---- ARTICOLO

Quanti sciampalé abbiamo fatto, in vita nostra? Pfff, non si contano… Alcuni ce li ricordiamo bene (benissimo), altri sono caduti nel dimenticatoio. Giornate di sole, di compagnia, di pioggia, svogliate, di manifestazioni.. e chi più ne ha più ne metta.
Sciampalé è una parola simpatica. Si usa solo nel Crotonese, e, nell’uso comune, vuol dire “non andare a scuola“, l’equivalente del più conosciuto “marinare” o “fare sega“. Viene anche usato, più genericamente, per indicare il non andare in un posto o il non fare una cosa. Non vuoi andare a scuola? Sciampalé. Non vuoi andare a lavoro? Sciampalé. Non vuoi fare una commissione? Sciampalé. E così via.
Mi sono sempre chiesto da dove derivasse questa parola. Nonostante tante ricerche, ad oggi non posso dire di essere sicuro al 100% della sua origine. Tuttavia, una mezza pista c’é.

--------
---- RIGHE

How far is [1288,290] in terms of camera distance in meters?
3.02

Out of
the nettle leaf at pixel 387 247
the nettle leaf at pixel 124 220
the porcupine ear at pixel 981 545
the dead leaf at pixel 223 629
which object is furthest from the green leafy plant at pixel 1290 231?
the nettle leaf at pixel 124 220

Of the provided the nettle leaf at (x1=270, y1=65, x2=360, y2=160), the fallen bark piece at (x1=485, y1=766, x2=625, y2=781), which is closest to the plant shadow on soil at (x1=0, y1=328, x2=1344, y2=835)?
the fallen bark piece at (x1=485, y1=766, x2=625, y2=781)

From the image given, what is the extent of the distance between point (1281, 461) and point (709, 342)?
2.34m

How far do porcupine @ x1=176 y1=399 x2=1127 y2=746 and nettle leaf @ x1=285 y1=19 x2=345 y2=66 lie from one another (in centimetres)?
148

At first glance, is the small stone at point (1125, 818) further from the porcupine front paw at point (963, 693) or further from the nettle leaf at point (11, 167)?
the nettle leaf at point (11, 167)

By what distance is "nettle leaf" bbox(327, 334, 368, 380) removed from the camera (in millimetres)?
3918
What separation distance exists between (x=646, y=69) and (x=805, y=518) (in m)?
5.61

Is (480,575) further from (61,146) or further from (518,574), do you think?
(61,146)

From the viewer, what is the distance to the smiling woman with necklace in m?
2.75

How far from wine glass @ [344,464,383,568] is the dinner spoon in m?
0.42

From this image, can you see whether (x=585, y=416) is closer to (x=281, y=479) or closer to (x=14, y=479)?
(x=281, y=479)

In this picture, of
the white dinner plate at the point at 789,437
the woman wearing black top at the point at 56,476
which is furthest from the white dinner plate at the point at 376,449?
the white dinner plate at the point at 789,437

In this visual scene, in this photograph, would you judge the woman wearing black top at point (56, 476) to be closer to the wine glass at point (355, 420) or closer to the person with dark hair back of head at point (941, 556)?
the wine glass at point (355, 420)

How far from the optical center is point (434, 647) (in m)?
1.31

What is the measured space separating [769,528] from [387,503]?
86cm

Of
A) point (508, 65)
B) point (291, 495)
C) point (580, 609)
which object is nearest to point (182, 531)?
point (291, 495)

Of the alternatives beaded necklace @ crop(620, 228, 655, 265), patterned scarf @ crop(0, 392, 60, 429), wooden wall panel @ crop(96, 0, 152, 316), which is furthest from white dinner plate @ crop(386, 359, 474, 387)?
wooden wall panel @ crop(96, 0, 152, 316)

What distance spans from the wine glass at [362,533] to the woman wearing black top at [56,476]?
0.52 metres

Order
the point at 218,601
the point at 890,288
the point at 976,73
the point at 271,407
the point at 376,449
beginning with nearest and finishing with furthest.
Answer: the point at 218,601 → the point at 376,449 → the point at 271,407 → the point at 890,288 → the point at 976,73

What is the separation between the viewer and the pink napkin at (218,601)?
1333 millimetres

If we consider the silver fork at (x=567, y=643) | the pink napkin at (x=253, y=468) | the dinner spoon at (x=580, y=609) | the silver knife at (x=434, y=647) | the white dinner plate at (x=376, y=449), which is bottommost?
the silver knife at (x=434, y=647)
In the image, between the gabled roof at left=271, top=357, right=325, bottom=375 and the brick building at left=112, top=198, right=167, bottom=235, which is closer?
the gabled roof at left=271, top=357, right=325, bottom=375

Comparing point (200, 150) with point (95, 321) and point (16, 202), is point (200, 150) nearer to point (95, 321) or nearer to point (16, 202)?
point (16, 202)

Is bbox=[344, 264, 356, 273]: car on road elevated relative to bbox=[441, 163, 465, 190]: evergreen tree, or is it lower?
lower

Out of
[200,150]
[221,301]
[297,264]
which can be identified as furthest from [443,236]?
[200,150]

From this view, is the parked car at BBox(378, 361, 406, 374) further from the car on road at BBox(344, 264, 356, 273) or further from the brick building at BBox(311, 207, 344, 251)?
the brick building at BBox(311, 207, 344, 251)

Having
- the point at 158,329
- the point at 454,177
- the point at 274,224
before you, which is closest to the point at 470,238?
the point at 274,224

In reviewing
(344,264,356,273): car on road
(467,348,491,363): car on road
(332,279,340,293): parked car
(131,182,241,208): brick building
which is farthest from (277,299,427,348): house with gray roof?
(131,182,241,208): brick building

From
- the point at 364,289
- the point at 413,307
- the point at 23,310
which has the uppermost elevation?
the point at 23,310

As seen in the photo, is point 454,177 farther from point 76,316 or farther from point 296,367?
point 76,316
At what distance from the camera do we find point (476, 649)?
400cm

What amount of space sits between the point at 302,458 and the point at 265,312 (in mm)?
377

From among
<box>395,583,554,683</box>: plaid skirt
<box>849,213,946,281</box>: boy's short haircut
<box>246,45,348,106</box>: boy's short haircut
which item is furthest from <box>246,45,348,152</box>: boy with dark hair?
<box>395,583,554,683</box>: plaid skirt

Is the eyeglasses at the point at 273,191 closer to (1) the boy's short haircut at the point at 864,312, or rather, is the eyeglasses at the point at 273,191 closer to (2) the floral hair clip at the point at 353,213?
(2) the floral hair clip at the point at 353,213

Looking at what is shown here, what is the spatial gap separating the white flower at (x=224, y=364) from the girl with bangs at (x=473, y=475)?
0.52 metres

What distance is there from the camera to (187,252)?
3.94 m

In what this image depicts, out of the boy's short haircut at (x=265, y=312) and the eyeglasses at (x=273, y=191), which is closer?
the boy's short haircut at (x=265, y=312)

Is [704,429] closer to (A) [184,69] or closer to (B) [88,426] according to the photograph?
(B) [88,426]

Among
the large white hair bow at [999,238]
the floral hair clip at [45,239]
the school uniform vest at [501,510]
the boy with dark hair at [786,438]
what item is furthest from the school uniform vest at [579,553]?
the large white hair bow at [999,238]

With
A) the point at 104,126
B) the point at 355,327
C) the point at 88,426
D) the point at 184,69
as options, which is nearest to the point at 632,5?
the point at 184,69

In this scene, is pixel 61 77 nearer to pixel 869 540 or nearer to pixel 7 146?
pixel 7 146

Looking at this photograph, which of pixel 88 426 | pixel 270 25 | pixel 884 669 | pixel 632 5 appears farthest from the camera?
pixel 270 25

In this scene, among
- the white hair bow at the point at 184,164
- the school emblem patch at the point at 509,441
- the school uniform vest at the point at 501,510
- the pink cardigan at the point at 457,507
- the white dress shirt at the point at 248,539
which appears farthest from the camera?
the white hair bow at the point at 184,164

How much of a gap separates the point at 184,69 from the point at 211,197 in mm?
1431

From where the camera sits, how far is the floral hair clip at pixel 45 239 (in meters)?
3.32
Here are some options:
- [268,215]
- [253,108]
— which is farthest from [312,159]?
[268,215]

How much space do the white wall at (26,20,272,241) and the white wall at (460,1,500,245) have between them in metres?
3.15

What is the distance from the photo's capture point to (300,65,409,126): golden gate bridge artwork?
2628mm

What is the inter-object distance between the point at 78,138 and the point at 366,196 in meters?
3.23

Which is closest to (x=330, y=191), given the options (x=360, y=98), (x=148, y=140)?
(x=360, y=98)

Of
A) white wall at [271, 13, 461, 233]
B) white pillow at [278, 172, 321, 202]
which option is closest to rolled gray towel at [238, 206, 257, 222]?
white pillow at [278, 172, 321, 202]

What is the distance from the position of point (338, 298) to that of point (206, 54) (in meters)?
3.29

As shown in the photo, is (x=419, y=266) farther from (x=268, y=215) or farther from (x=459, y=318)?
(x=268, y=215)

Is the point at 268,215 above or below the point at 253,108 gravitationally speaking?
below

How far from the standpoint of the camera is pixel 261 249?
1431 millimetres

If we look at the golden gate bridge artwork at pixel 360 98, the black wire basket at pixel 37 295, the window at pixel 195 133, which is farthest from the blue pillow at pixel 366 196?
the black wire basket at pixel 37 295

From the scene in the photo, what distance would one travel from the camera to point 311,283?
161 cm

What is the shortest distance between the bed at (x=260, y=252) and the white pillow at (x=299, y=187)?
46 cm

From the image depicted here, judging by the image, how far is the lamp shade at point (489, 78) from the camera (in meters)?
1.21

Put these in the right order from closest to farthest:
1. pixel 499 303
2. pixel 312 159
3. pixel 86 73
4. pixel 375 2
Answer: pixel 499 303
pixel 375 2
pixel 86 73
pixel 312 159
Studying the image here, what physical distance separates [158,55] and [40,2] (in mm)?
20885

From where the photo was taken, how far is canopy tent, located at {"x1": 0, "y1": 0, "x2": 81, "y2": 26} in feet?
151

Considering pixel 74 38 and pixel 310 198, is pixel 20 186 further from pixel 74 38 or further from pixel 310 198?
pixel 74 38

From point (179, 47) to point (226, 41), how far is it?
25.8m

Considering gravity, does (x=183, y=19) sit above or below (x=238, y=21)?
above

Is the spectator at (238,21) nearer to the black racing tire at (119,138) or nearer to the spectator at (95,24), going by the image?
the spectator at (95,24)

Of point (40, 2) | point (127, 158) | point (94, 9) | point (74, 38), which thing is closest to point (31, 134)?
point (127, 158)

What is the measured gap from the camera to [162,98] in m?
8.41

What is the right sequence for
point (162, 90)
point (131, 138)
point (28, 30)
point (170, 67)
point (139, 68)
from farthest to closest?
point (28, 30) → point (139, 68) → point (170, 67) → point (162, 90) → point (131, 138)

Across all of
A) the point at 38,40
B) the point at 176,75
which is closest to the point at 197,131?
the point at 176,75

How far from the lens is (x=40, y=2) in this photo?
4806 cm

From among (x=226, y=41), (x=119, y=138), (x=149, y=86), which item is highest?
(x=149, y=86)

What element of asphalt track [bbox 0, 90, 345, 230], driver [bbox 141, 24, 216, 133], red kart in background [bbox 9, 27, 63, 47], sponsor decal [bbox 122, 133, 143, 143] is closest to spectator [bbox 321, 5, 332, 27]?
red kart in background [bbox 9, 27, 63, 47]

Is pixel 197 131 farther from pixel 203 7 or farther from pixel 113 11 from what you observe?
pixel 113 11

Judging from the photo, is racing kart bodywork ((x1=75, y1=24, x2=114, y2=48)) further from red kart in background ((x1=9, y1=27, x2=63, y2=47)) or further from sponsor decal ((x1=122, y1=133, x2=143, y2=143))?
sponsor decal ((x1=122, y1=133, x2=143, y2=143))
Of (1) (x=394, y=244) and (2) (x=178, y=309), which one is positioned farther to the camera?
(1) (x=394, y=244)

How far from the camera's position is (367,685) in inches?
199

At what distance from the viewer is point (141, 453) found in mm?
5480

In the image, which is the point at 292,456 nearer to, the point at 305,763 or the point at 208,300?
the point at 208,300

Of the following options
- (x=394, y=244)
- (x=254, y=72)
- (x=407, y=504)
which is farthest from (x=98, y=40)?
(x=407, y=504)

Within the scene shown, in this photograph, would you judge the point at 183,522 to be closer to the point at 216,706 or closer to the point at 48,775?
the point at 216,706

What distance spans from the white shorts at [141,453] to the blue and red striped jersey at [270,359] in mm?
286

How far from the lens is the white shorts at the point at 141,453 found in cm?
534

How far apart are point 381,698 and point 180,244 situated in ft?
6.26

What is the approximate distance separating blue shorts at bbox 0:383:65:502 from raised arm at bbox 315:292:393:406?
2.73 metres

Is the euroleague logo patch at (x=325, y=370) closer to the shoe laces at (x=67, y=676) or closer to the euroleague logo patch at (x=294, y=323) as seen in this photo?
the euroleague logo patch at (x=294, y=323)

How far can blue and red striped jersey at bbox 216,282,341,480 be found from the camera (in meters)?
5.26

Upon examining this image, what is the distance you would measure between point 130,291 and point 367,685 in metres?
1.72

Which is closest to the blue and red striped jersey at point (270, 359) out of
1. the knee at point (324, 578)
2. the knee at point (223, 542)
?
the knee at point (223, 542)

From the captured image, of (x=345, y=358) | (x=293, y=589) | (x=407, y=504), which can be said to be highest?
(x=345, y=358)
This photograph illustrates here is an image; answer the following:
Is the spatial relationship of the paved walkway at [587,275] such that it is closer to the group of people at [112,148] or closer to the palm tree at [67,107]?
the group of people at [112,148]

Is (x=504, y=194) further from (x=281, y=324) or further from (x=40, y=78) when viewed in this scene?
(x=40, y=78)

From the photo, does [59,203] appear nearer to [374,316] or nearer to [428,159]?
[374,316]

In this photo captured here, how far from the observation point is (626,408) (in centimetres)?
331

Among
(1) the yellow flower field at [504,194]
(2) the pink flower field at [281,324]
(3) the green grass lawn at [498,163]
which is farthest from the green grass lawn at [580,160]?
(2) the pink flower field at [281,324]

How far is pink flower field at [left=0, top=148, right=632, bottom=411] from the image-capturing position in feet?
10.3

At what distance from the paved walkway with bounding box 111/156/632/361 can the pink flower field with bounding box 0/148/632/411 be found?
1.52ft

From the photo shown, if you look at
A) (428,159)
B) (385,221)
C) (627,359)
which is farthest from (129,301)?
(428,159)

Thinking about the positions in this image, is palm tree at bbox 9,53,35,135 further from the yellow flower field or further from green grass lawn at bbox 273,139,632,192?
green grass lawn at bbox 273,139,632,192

--------

_COSA FARE_:
Ricopia dall'articolo sulla parola sciampalé il passo che va da "Quanti sciampalé abbiamo" fino a "più ne metta." incluso.

_ESERCIZIO SVOLTO_:
Quanti sciampalé abbiamo fatto, in vita nostra? Pfff, non si contano… Alcuni ce li ricordiamo bene (benissimo), altri sono caduti nel dimenticatoio. Giornate di sole, di compagnia, di pioggia, svogliate, di manifestazioni.. e chi più ne ha più ne metta.